Tax season is always a stressful time of the year. Regardless if someone files themselves or hires a professional, nobody relishes the thought of having to file their taxes. Most people manage to get their taxes filed before the deadline, but there are always some who cannot get their taxes filed on time and don’t file an extension.
The April 15th deadline for filing taxes for the 2013 tax year has passed. This sounds serious, but don’t panic. While you may incur some penalties for failing to file on time, acting quickly can help ensure that they won’t be too severe. If you have extenuating circumstances that prevented you from filing your taxes on time, you may even be able to get your penalties abated. Here’s what you need to know for filing your taxes after the deadline:
If you are getting a refund, don’t worry, it will be perfectly safe. Unclaimed refunds can only be forfeited after three years, but the IRS won’t impose any penalties on your refund if you file late. The worst that can happen is that you will receive a refund later than you would have if you had made the deadline, and the IRS does not pay interest. There is nothing gained from having the IRS hold onto your refund, so if you are due a refund, file a tax return as soon as possible.

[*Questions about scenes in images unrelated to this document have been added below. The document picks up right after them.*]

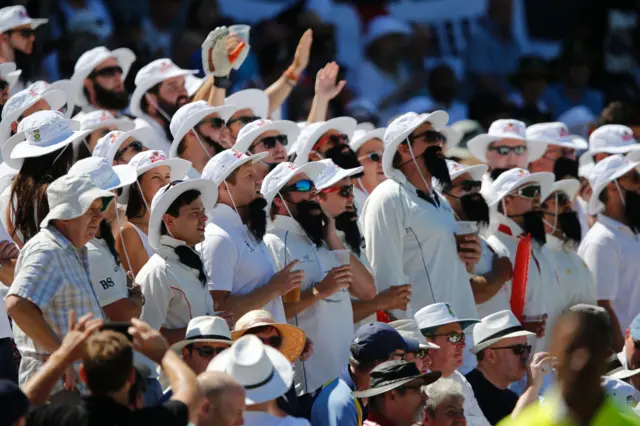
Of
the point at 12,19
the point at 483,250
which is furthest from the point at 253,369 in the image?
the point at 12,19

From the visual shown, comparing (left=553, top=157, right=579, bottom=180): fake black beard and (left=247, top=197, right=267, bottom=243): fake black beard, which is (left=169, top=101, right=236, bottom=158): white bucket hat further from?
(left=553, top=157, right=579, bottom=180): fake black beard

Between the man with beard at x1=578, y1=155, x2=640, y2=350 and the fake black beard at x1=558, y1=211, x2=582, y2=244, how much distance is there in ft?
0.91

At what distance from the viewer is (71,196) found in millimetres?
6992

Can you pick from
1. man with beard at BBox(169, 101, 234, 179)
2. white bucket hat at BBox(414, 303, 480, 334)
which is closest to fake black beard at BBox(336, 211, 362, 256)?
white bucket hat at BBox(414, 303, 480, 334)

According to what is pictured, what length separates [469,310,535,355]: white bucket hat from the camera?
28.7ft

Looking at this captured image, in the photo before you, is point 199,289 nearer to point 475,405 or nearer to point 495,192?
point 475,405

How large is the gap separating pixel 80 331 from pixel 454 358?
3207mm

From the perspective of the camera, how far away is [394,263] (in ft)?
29.9

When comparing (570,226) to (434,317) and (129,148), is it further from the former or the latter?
(129,148)

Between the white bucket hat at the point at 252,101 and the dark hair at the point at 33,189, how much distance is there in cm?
251

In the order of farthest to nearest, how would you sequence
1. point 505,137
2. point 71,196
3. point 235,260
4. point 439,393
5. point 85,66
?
point 505,137 → point 85,66 → point 235,260 → point 439,393 → point 71,196

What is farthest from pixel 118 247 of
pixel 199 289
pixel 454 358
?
pixel 454 358

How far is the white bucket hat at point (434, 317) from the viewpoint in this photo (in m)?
8.50

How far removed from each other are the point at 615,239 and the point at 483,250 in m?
1.39
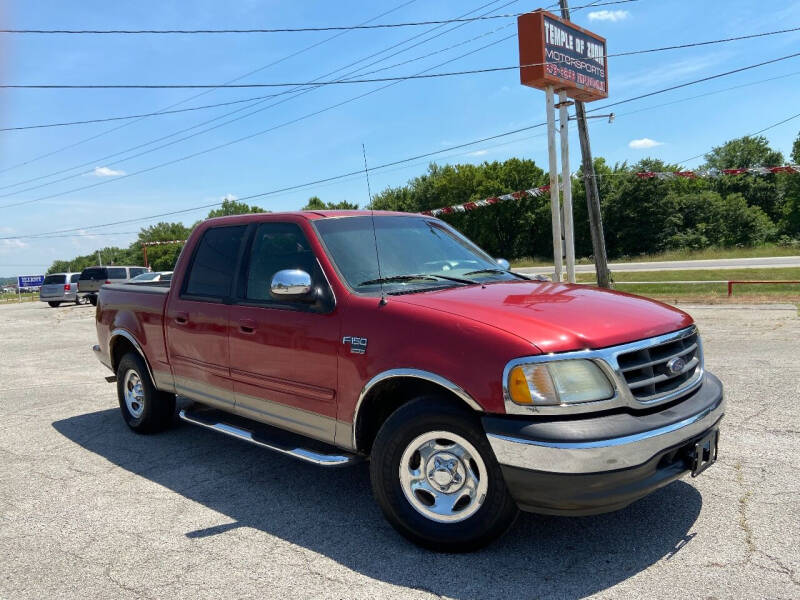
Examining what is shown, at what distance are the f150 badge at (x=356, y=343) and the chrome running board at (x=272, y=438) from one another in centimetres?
61

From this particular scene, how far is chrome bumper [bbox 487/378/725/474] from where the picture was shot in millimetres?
2656

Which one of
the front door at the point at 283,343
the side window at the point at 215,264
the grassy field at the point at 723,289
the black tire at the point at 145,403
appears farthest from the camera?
the grassy field at the point at 723,289

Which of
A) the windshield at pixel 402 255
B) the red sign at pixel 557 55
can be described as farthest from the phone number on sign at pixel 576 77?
the windshield at pixel 402 255

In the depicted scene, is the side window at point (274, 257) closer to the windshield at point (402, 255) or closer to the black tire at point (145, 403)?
the windshield at point (402, 255)

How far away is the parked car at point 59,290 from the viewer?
30312mm

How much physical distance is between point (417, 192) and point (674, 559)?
82.4 m

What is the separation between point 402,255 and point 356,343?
2.93 ft

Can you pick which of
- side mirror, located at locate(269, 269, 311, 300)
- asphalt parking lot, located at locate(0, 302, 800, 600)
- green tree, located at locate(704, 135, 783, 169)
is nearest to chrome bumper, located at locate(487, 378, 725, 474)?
asphalt parking lot, located at locate(0, 302, 800, 600)

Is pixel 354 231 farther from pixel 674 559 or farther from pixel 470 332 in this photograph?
pixel 674 559

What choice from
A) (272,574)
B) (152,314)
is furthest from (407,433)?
(152,314)

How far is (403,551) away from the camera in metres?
3.20

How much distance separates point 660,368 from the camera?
309cm

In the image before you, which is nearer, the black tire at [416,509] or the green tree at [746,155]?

The penalty for filing your taxes after the deadline is five percent of the unpaid tax bill for every month your tax return is late. These fines and penalties will not exceed 25 percent of your total bill, however. The penalty for failing to pay any taxes that you may owe is one-half of one percent of the unpaid balance.
If you owe taxes that you cannot pay, you should still file as soon as possible, and set up a payment plan to pay off what you owe in installments to minimize penalties. You can also pay a partial amount when you file to lower the balance—it’s a good idea to pay as much as you can. The important thing is that you make an effort and do your best to stick to any payment plan that you set up. Keep in mind that you will most likely need to fill out additional paperwork if you owe more than $50,000 and wish to pay in installments. The IRS will want to see financial statements to ensure that your payment plan is realistic.
While it is too late now to request an extension, for future reference you can receive a six-month extension of the tax deadline by filling out Form 4868. This will give you more time to file your taxes, but it won’t give you more time to pay any taxes that you may still owe. Still, it can help you avoid any penalties that come from filing late.
Whatever you do, you should never decide not to file or pay your taxes. You might be afraid of the penalties that come from missing the April 15 deadline, but the penalties for not filing at all are much worse. The most important thing is that you file, even if you file much later than the deadline. Your chances of getting into real legal or financial trouble become much greater the longer you wait to pay what you owe to the IRS.